Real-Time SSTP VPN Monitoring with Grafana: Quick Setup, Metrics & Dashboards

Monitoring SSTP (Secure Socket Tunneling Protocol) VPNs in real time is essential for service reliability, capacity planning, and incident response. For professional operators — system administrators, enterprise IT, and developers delivering VPN services — combining Prometheus and Grafana provides a lightweight, scalable observability stack. This article explains practical setup steps, metric sources, useful PromQL queries and dashboard ideas tailored to SSTP deployments on both Windows (RRAS) and Linux-based SSTP servers.

Why real-time monitoring matters for SSTP VPNs

SSTP runs over HTTPS and is often used when other VPN protocols are blocked. That makes it attractive for remote access, but also puts pressure on TLS, CPU, and web server subsystems. Real-time monitoring helps you to:

Detect authentication failures or spikes in connection attempts (possible brute force or misconfiguration).
Track active sessions and per-user bandwidth to identify overloaded gateways.
Monitor TLS/HTTPS health (handshake errors, certificate expiry) to avoid outages caused by expired certs.
Correlate VPN performance with host metrics (CPU, memory, NIC throughput) for capacity planning.

Overview of architecture

A recommended stack for SSTP monitoring:

Prometheus for time-series collection and storage.
Exporters to expose metrics: windows_exporter (Windows), node_exporter (Linux), ppp_exporter or custom scripts for PPP/SSTP counters, snmp_exporter where applicable.
Grafana for dashboards, alert visualizations and drilldown.
Alertmanager for notifications (Email, Slack, PagerDuty).
Optional: Grafana Loki for logs and Tempo/Jaeger for tracing if you instrument custom components.

Collecting SSTP-specific metrics

Because SSTP is implemented differently across platforms, collect metrics from these sources:

Windows RRAS (SSTP implemented by Microsoft)

Use windows_exporter to scrape Windows performance counters. Important counters:

Remote Access Service counters (e.g., RasConnections) — number of active connections.
Network Interface counters — bytes/sec per SSTP interface (if you use dedicated virtual adapters).
Process counters for svchost or the RRAS process — CPU and memory per process.
TCPv4/TCPv6 counters — retransmits, established sockets.
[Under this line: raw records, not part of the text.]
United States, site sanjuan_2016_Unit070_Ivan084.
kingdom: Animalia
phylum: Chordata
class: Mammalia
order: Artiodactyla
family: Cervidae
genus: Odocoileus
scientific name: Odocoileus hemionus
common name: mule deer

Windows Event Logs for authentication failures and TLS handshake errors — forward to Loki or convert to metrics with a small exporter (wmi_exporter can also expose some event counts or use Event Log Forwarding).
Certificate stores — track certificate expiry with a simple script and expose as metric (days_until_cert_expiry).

Linux-based SSTP servers

If you run sstpd (pppd + stunnel) or SoftEther SSTP, collect metrics from:

/proc/net/netstat and conntrack for session counts.
pppd-status files or management sockets — many ppp-based servers expose per-session stats you can parse and convert to Prometheus metrics via a custom exporter.
iptables/nftables counters — bytes and packets per rule (useful to track per-customer throughput if you mark packets).
node_exporter for host-level metrics (CPU, mem, disk, interface throughput).

stunnel or web server TLS logs — instrumented into metrics for handshake failures and certificate expiry.

Prometheus: configuration and best practices

Key points when configuring Prometheus for SSTP monitoring:

Scrape interval: for real-time troubleshooting, set a short scrape interval (15s or 10s). Beware of cardinality and storage implications.
Relabeling: add labels like job=”sstp-gateway”, env=”prod”, location=”datacenter-1″ to enable grouped dashboards and targeted alerts.
Use recording rules for expensive queries (aggregate session counts, byte rates) to reduce query latency in Grafana.
Secure scraping: use TLS, basic auth or mTLS where exporters run on remote nodes; protect Prometheus’s scrape endpoints behind a firewall.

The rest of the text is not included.